Domingo de la 1.° semana de Adviento (Ciclo C)
Evangelio (Lc 21, 25-28. 34-36)
«Habrá señales en el sol, en la luna y en las estrellas, y sobre la tierra angustia de las gentes, consternadas por el estruendo del mar y de las olas: y los hombres perderán el aliento a causa del terror y de la ansiedad que sobrevendrán al mundo. Porque las potestades de los cielos se conmoverán. Entonces verán al Hijo del Hombre que viene sobre una nube con gran poder y gloria.
Cuando comiencen a suceder estas cosas, erguíos y levantad la cabeza porque se aproxima vuestra redención.
Vigilaos a vosotros mismos, para que vuestros corazones no estén ofuscados por la crápula, la embriaguez y los afanes de esta vida, y aquel día no sobrevenga de improviso sobre vosotros, porque caerá como un lazo sobre todos aquellos que habitan en la faz de toda la tierra.

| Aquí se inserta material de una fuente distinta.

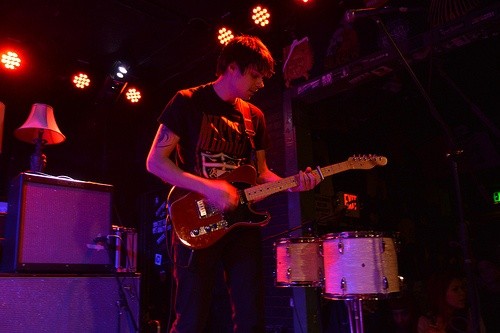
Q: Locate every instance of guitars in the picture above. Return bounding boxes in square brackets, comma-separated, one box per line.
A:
[166, 152, 388, 250]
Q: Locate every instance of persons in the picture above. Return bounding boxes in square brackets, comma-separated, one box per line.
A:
[417, 275, 485, 333]
[145, 33, 321, 333]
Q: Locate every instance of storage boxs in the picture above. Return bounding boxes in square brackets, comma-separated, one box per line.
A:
[114, 227, 138, 273]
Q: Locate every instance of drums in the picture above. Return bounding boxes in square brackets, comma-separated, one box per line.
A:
[321, 230, 403, 301]
[273, 236, 324, 288]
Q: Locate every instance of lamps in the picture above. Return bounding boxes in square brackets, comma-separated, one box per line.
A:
[14, 102, 67, 173]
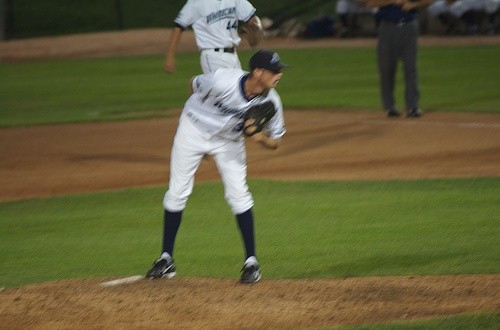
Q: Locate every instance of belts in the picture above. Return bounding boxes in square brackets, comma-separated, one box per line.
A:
[390, 19, 414, 24]
[215, 48, 235, 53]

Vigilad orando en todo tiempo, a fin de que podáis evitar todos estos males que van a suceder, y estar en pie delante del Hijo del Hombre».
Comentario al Evangelio
Empieza el Adviento, tiempo litúrgico que nos prepara para la Navidad.
El Evangelio de este primer domingo recoge parte del discurso escatológico de Jesucristo en Jerusalén en los últimos días de su vida.
Nos invita a levantar la mirada y abrir nuestros corazones para recibirle.
El Adviento nos lleva a la Navidad, y desde allí, a la espera del regreso glorioso de Cristo.
Nos llama a un encuentro personal con Él: cada día nos llama; cada día nos quiere sacar de nuestros nubarrones, de nuestras angustias, de nuestros desalientos y desamparos.
Un tiempo para dejarnos despojar de nuestra vida rutinaria y llenarnos de esperanzas, luces en el corazón, anhelos de plenitud.
El Evangelio de este domingo nos enseña dos modos de vivir: con la cabeza elevada o con el corazón ofuscado.
El cristiano está llamado a vivir con la cabeza elevada, como hijos de un Dios Padre, que es Amor. Sabiendo descubrir la grandeza de lo que nos rodea, del amor de Dios que nos rodea en nuestras situaciones concretas y reales, en nuestra familia, en nuestro trabajo y descanso, en nuestros amigos.
Cristo nos da sus luces, su fuerza, su vida para saber descubrirle en cada cosa. Allí está Él, esperándonos, para llenarnos de su gracia, de su modo de vivir y amar.
Pero, muchas veces, vivimos con el corazón ofuscado.
Nuestros problemas y dificultades, nuestras miserias y debilidades, nuestros temores, nuestras decepciones, nuestros egoísmos y soberbias, parecen tener más fuerza. Llenamos nuestros anhelos profundos de felicidad, de abundancia, de generosidad, con un alimento que no sacia, porque vivimos mirándonos a nosotros mismos.
En el Evangelio de hoy, Jesucristo nos da la clave para vivir cada día con la cabeza levantada.
Nos llama a estar despiertos y orar.
Estar despiertos de ese sueño que siempre gira en torno a uno mismo, que nos encierra en nuestra vida con sus problemas, alegrías y dolores.
Un sueño que aletarga nuestra capacidad de amar y ser amados, que nos impide gozar de esta vida, que nos lleva a perdernos lo más bonito que hay en ella: la belleza de la creación, el rostro de nuestros seres queridos, la conversación tranquila, los paseos en compañía.
Nos perdemos lo mejor: la presencia real de Dios y de los demás.
Y acabamos llenándonos de tristeza y aburrimiento, lamentándonos y quejándonos por todo.
Estar despiertos para mirar más allá de nosotros mismos: allí donde Dios está mirando, allí donde Dios quiere llevarnos, sus sueños de amor para nosotros y para este mundo.
Estar despiertos para hacernos preguntas que vayan a lo profundo de nuestro corazón: cómo y para quién quiero gastar mi vida.
En segundo lugar, el Señor nos llama a orar.
Levantados, esperando a Jesucristo para que en cada rato de oración redirija nuestros pensamientos y corazones hacia Él y hacia nuestros anhelos más profundos de felicidad.
Le esperamos levantados, rezando, para que nos abra hacia los demás, para que nos saque de nuestra pequeñez, para que podamos mirar este mundo con un corazón enamorado.